===== Extracted information =====
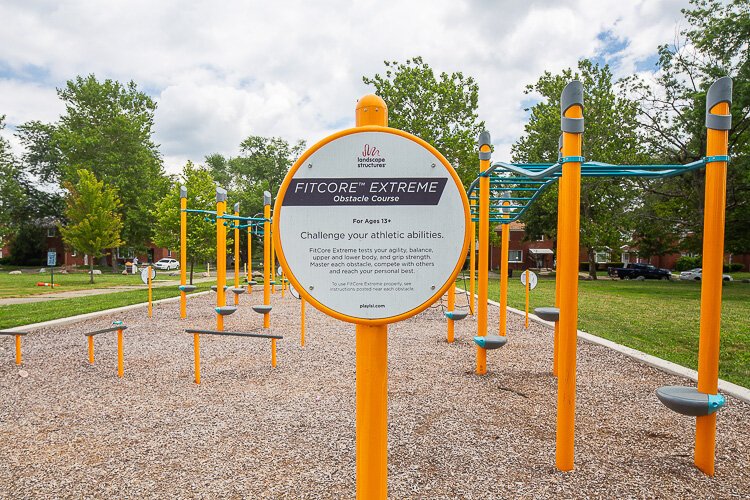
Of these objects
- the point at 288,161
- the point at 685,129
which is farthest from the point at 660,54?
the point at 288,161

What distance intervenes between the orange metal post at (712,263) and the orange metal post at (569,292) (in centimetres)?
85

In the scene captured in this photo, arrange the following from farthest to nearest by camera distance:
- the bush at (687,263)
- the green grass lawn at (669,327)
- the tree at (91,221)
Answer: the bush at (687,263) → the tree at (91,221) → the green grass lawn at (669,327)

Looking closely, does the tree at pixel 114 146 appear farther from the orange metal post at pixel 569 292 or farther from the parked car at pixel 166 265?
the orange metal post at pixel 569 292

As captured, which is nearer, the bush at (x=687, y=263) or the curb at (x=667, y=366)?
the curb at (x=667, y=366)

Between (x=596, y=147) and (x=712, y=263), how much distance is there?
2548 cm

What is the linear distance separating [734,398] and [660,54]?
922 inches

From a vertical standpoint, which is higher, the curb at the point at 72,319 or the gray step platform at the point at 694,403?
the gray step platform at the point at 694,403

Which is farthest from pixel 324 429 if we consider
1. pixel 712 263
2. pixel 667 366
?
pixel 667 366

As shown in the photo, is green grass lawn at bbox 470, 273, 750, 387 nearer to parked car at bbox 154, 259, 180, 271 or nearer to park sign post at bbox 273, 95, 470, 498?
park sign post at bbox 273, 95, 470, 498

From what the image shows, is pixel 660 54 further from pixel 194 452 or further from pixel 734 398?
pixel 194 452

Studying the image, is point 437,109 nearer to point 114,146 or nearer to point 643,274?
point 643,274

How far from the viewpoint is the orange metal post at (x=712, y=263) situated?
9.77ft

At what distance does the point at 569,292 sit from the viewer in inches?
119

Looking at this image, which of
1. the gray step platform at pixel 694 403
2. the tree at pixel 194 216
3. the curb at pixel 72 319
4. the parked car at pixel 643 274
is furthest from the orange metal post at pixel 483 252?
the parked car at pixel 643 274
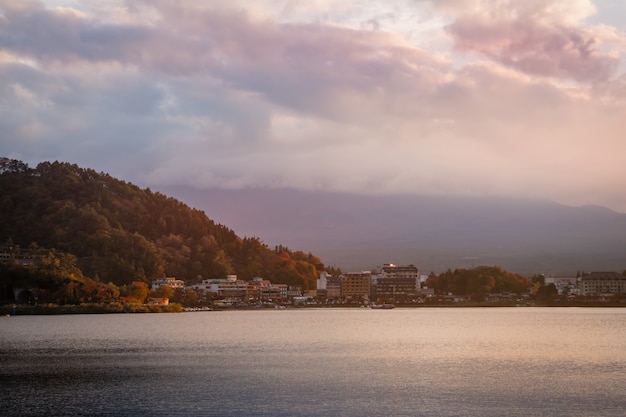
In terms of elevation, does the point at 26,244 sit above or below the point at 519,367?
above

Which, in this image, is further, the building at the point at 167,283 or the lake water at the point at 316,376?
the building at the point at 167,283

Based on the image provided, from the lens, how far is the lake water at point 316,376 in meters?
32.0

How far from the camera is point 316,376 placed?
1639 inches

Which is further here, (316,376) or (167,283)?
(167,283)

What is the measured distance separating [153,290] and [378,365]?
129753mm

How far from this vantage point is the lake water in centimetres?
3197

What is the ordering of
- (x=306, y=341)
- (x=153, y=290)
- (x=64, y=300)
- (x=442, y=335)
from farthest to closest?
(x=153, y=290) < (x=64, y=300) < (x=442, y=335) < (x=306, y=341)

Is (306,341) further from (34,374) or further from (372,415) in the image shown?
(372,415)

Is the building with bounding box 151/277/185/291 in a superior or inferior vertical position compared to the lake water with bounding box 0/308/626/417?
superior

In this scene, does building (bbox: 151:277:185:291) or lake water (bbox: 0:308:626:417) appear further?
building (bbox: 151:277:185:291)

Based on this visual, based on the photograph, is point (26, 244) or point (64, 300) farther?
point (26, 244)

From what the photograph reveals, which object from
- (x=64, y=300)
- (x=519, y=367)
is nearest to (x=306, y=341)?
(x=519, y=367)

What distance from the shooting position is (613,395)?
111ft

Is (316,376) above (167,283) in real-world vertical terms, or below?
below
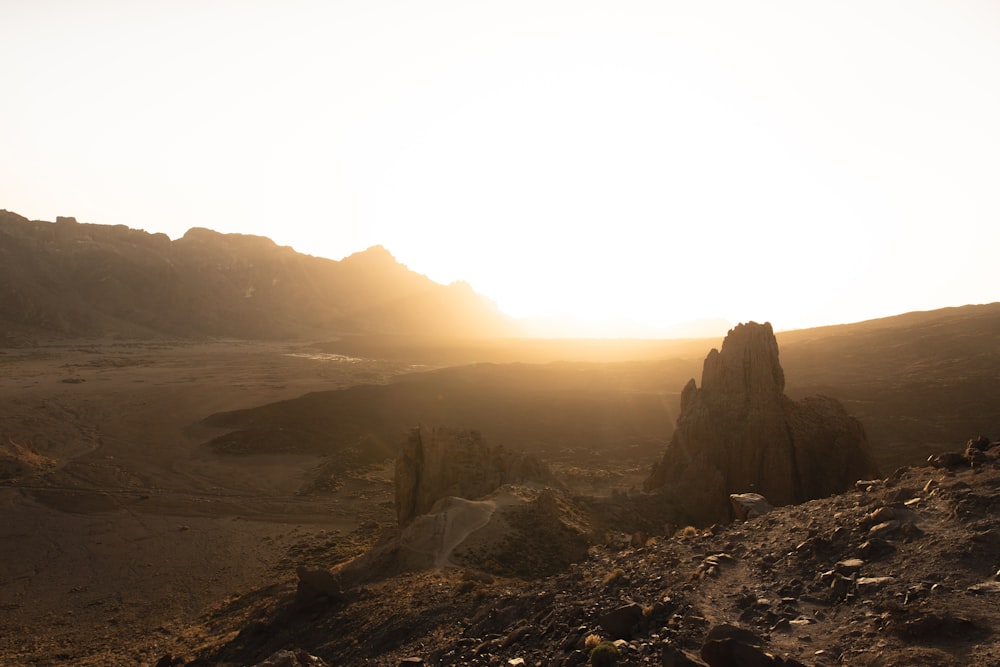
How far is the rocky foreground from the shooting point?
=====
(Goal) Copy out every row above word for word, leaving out the pictures.

(Full response)
Of these objects
- the point at 288,161
- the point at 685,129
which is farthest from the point at 660,54?
the point at 288,161

What distance intervenes between the orange metal post at (712,263) and the orange metal post at (569,292) (in centimetres)?
85

In the scene captured in this photo, arrange the following from farthest to nearest by camera distance:
- the bush at (687,263)
- the green grass lawn at (669,327)
- the tree at (91,221)
Answer: the bush at (687,263) → the tree at (91,221) → the green grass lawn at (669,327)

Looking closely, does the tree at pixel 114 146 appear farther from the orange metal post at pixel 569 292 or farther from the parked car at pixel 166 265?
the orange metal post at pixel 569 292

As captured, which is nearer, the bush at (x=687, y=263) or the curb at (x=667, y=366)?
the curb at (x=667, y=366)

Between (x=596, y=147) and (x=712, y=263), how much distance is there?
2548 cm

What is the linear distance separating [734,398] and [660,54]?
922 inches

From a vertical standpoint, which is higher, the curb at the point at 72,319 or the gray step platform at the point at 694,403?
the gray step platform at the point at 694,403

Which is farthest from pixel 324 429 if we consider
1. pixel 712 263
2. pixel 667 366
?
pixel 667 366

As shown in the photo, is green grass lawn at bbox 470, 273, 750, 387 nearer to parked car at bbox 154, 259, 180, 271 or nearer to park sign post at bbox 273, 95, 470, 498?
park sign post at bbox 273, 95, 470, 498

From what the image shows, is pixel 660 54 further from pixel 194 452 or further from pixel 734 398?
pixel 194 452

Studying the image, is point 437,109 nearer to point 114,146 or nearer to point 643,274?
point 643,274

How far from the viewpoint is the orange metal post at (x=712, y=263) situated?
9.77ft

At what distance does the point at 569,292 sit from the viewer in inches?
119

Looking at this image, which of
1. the gray step platform at pixel 694 403
2. the tree at pixel 194 216
3. the curb at pixel 72 319
4. the parked car at pixel 643 274
is furthest from the orange metal post at pixel 483 252?
the parked car at pixel 643 274
In terms of elevation, does the point at 26,244 sit above or below the point at 519,367?
above

Which, in this image, is further, the building at the point at 167,283 or the lake water at the point at 316,376?
the building at the point at 167,283

Based on the image provided, from the lens, how far is the lake water at point 316,376 in meters?
32.0

How far from the camera is point 316,376 placed?
1639 inches

Which is further here, (316,376) or (167,283)?
(167,283)

What is the measured distance separating [153,290] and [378,365]?
129753mm

How far from this vantage point is the lake water in centimetres?
3197

What is the ordering of
- (x=306, y=341)
- (x=153, y=290)
- (x=64, y=300)
- (x=442, y=335)
from farthest to closest?
(x=153, y=290) < (x=64, y=300) < (x=442, y=335) < (x=306, y=341)

Is (306,341) further from (34,374) or further from (372,415) in the image shown?
(372,415)

Is the building with bounding box 151/277/185/291 in a superior or inferior vertical position compared to the lake water with bounding box 0/308/626/417?
superior

In this scene, does building (bbox: 151:277:185:291) or lake water (bbox: 0:308:626:417) appear further?
building (bbox: 151:277:185:291)

Based on this visual, based on the photograph, is point (26, 244) or point (64, 300) farther?
point (26, 244)

From what the photograph reveals, which object from
- (x=64, y=300)
- (x=519, y=367)
is nearest to (x=306, y=341)?
(x=519, y=367)

What distance from the shooting position is (613,395)?
111ft

Is (316,376) above (167,283) in real-world vertical terms, or below?
below
How far is the rocky foreground from the shooting point?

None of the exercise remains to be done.